农妇的脸颊“腾”地红了,连忙低下头掏了掏,说:“你……你们是从哪里来的?”
“不要乱动。”
“我们是赶路的,想借住一晚,行吗?”爱信光仰着小脸,眼睛亮晶晶的,“我们会付钱的。”
农妇这才回过神,连忙摆手:“不用不用,关键是有帅哥,赏心悦目的,进来吧,外面冷。”
屋里很暖和,灶上炖着的粥冒着热气。
农妇看着白皇光着的模样,又往下看,脸颊又热了,转身从柜子里翻出些棉花和粗布:“家里也没什么好衣裳,你们要是不嫌弃,就用这些做件暂穿的吧。”
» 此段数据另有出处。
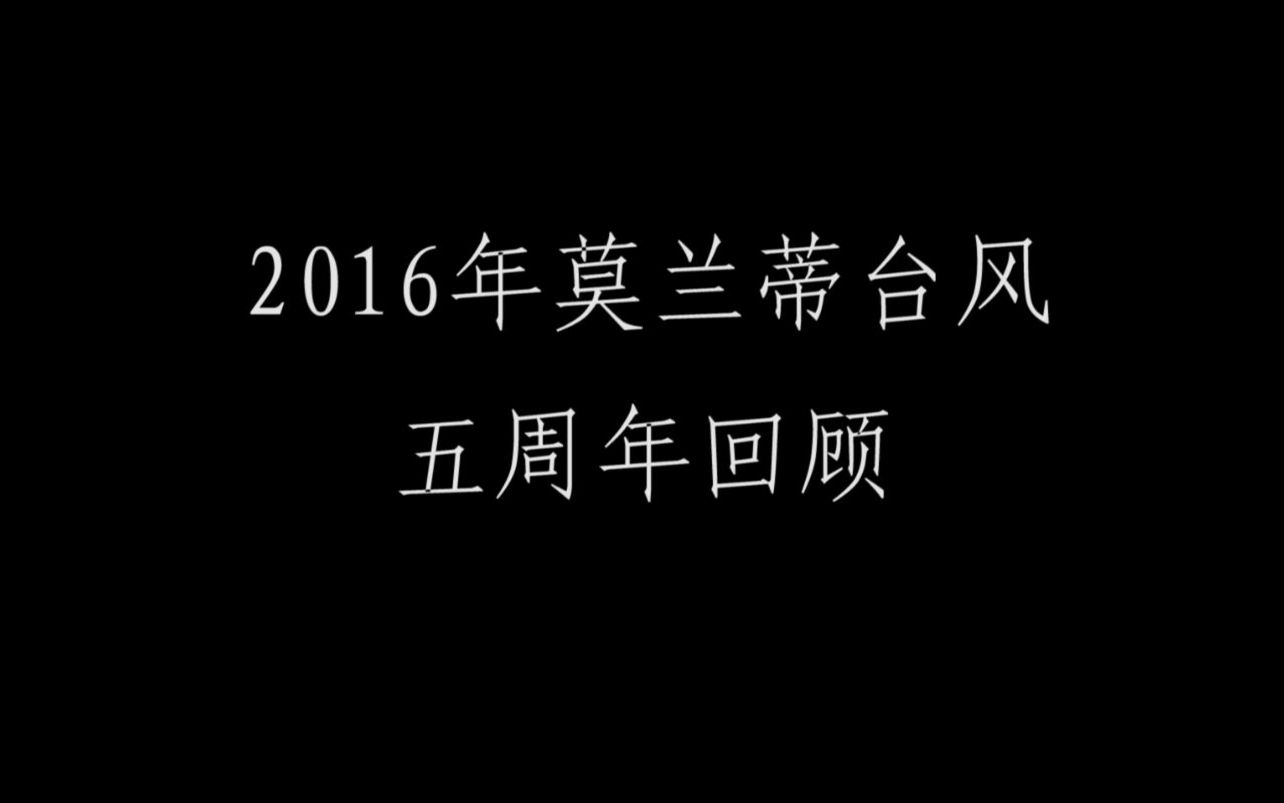 2016年莫兰蒂台风
五周年回顾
爱信光眼睛一亮,拉着农妇坐在纺车旁:“太好了!阿姨,我帮你一起打棉花吧!”
她拿起木槌,学着农妇的样子捶打棉花,雪白的棉絮飞起来,沾在她的发梢上,像落了层细雪。
白皇站在一旁,看着她认真的模样——额头上渗着细密的汗珠,顺着脸颊滑落,打湿了鬓角的碎发,可她丝毫没察觉,只是专注地捶打着棉花,嘴角还带着浅浅的笑意。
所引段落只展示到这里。